● **What you should do**
Read the lines of the data below and retrieve those with "compared".

● **Records supplied**
_ _ _ _ _ _ _

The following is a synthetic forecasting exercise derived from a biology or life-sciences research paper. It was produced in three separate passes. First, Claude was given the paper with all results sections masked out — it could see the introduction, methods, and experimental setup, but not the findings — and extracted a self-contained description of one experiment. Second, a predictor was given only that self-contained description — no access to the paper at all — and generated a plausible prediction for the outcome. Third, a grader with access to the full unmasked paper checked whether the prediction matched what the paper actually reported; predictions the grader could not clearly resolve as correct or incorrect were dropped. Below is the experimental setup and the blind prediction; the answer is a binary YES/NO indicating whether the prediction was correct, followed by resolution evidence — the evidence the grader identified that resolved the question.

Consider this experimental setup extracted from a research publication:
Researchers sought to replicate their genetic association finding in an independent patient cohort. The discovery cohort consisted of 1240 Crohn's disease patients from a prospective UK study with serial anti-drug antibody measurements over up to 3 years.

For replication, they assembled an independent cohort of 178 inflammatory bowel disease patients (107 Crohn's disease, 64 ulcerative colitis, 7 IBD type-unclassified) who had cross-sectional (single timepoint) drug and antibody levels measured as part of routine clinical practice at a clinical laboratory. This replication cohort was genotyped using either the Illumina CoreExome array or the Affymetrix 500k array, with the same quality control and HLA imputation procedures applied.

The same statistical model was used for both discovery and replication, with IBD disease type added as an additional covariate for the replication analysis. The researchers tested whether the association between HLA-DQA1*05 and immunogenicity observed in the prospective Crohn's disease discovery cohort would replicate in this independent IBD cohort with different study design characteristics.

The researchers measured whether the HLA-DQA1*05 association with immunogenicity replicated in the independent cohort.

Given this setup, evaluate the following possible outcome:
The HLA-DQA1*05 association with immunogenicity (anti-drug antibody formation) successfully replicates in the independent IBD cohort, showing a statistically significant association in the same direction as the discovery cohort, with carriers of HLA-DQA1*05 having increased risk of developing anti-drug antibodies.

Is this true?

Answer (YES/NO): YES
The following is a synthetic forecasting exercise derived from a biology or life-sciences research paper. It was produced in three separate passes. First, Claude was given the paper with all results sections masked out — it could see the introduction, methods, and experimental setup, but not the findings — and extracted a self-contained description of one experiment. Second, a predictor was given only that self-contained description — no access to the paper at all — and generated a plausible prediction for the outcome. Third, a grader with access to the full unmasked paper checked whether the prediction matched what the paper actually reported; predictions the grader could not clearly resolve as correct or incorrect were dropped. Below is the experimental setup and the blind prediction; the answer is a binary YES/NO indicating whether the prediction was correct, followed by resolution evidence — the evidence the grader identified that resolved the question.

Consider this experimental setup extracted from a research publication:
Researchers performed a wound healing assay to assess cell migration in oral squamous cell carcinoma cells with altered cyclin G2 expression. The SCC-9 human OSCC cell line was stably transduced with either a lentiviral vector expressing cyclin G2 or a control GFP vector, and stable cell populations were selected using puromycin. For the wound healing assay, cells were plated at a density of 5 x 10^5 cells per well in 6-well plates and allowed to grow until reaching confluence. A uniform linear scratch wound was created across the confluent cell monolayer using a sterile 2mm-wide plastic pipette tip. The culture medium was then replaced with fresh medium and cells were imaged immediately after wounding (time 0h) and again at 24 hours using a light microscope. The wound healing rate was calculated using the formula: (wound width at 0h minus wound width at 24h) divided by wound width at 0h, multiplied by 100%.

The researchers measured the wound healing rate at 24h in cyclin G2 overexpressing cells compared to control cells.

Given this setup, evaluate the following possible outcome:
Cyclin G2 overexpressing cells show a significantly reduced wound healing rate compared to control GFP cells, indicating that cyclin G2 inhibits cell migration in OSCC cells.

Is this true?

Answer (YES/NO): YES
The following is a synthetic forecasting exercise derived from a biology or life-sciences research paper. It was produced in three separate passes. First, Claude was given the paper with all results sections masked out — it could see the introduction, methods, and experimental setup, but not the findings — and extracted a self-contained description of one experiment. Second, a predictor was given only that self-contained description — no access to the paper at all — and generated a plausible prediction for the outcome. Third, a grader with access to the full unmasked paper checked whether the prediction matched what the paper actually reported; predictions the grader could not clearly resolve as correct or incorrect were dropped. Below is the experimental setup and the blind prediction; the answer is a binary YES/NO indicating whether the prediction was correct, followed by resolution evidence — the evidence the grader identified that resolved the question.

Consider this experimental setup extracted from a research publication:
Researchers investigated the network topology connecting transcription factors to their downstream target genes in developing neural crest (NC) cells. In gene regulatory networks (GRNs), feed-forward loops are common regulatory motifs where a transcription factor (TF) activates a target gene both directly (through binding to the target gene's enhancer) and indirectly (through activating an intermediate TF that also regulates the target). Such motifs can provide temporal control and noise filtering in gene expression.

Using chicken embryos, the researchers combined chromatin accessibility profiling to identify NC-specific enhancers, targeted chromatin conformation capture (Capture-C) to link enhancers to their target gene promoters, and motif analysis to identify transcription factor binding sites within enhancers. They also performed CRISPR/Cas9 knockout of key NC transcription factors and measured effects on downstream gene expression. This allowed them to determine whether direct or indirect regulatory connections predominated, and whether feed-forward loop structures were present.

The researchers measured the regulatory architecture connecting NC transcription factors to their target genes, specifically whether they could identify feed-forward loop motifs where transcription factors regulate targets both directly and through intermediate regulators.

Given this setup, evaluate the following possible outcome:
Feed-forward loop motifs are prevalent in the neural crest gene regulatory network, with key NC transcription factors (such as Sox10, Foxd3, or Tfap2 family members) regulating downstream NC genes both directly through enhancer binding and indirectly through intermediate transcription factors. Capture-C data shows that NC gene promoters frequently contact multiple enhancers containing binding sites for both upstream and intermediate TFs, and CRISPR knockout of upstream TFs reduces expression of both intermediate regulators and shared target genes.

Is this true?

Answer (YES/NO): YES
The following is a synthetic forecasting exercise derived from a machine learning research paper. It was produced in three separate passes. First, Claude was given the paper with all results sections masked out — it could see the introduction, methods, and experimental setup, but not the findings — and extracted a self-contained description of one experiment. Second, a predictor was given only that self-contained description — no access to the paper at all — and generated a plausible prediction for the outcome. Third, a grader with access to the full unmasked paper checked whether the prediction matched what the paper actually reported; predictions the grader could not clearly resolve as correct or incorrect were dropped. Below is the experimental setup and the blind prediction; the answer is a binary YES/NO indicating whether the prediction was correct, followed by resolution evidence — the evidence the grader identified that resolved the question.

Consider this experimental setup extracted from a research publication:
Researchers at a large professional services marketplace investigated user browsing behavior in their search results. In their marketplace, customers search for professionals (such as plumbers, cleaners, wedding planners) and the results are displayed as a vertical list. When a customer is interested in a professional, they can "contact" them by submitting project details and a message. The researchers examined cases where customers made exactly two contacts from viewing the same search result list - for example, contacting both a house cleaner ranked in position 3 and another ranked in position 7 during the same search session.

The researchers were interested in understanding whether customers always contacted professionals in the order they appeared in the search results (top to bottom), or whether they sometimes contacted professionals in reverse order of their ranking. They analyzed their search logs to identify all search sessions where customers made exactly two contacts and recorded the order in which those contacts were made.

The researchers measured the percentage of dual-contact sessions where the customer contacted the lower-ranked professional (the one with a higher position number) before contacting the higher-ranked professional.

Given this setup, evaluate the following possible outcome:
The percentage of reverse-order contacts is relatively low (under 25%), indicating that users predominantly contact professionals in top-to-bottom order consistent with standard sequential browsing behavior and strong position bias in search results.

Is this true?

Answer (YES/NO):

_ _ _ _ _ _ _

● **Output for this task**
The researchers measured the wound healing rate at 24h in cyclin G2 overexpressing cells compared to control cells.
Cyclin G2 overexpressing cells show a significantly reduced wound healing rate compared to control GFP cells, indicating that cyclin G2 inhibits cell migration in OSCC cells.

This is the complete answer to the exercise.